▶ Short exercise A: From the Blade Runner 2049 passage below, copy the text starting at "What filmgoers may" and ending at "journalist Tanya Lapointe.".
▶ Short exercise B: Turn the paragraph of the Blade Runner 2049 passage below that opens with "What filmgoers may not know" into a short bulleted list of its main facts.

▶ Quoted text:
The quoted exchanges are from Blade Runner 2049’s first “baseline” scene, where Gosling’s “K” is tested for obedience and non-deviance. It’s one of the most striking sequences in the entire film. Villeneuve said that “it became our own Baseline for the rest of principal photography”. Its stark, clean austerity, and the almost poetic calls and responses between Gosling and his unseen interrogator brings out a lot of the movie’s tension between its human and inhuman characters. It sharply contrasts against the dark, decrepit and decaying Los Angeles seen in the rest of the film, and viewers across the internet have talked about how it still endures in their minds.
What filmgoers may not know is just how Canadian it is. Almost everything you see and hear in that scene is influenced or created by Canadians. It was directed by Villeneuve, and performed alone by Gosling—a fellow Canadian—who wrote an extended version of the scene that ultimately ended up on screen. The production design comes from Vancouver’s Dennis Gassner. Gosling’s costume was created by Montreal’s Renée April, and a key production role was performed by Villeneuve’s partner, former Radio-Canada journalist Tanya Lapointe.
For a supposedly American production, it’s a very Canadian scene, and these strong Canadian contributions led to a very Canadian movie. An interview with Macleans showed how his life in Quebec helped influence the grey, wintry look of future Los Angeles:
“Villeneuve has shrouded his future Los Angeles with snow-filled, silvery grey skies that look, well, Canadian—relieving the American darkness with a northern light.”
“Villeneuve clearly relishes the notion of bringing snow to L.A., and sending a distinctly Canadian chill through an American classic…’I had to bring something from home to that universe. And we have a very intimate relationship with winter. The idea that California would be struggling with winter was a key element, a template for the movie.’”
The wintry Los Angeles of 2049 doesn’t look like Los Angeles: it looks like winter in Toronto, or Winnipeg, or Montreal. In fact, if you weren’t told it was Los Angeles, you would be forgiven for assuming that the film is set in some future Toronto, after Toronto had finally finished its breakneck-paced densification. No wonder that Villeneuve joked with Macleans that “no one noticed that the movie was hijacked by two Canadians”.

▶ Data entries:
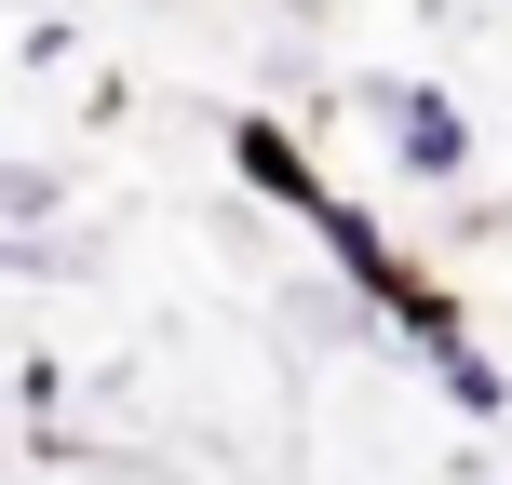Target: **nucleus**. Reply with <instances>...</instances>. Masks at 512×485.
Here are the masks:
<instances>
[{"label":"nucleus","instance_id":"obj_1","mask_svg":"<svg viewBox=\"0 0 512 485\" xmlns=\"http://www.w3.org/2000/svg\"><path fill=\"white\" fill-rule=\"evenodd\" d=\"M391 135H405L418 176H445V162H459V108H445V95H405V108H391Z\"/></svg>","mask_w":512,"mask_h":485}]
</instances>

▶ Solution A:
What filmgoers may not know is just how Canadian it is. Almost everything you see and hear in that scene is influenced or created by Canadians. It was directed by Villeneuve, and performed alone by Gosling—a fellow Canadian—who wrote an extended version of the scene that ultimately ended up on screen. The production design comes from Vancouver’s Dennis Gassner. Gosling’s costume was created by Montreal’s Renée April, and a key production role was performed by Villeneuve’s partner, former Radio-Canada journalist Tanya Lapointe.

▶ Solution B:
- Almost everything seen and heard in the scene was influenced or created by Canadians.
- Villeneuve directed it.
- Gosling, a fellow Canadian, performed it alone and wrote the extended version that ended up on screen.
- Vancouver's Dennis Gassner did the production design.
- Montreal's Renée April created Gosling's costume.
- Tanya Lapointe, Villeneuve's partner and a former Radio-Canada journalist, performed a key production role.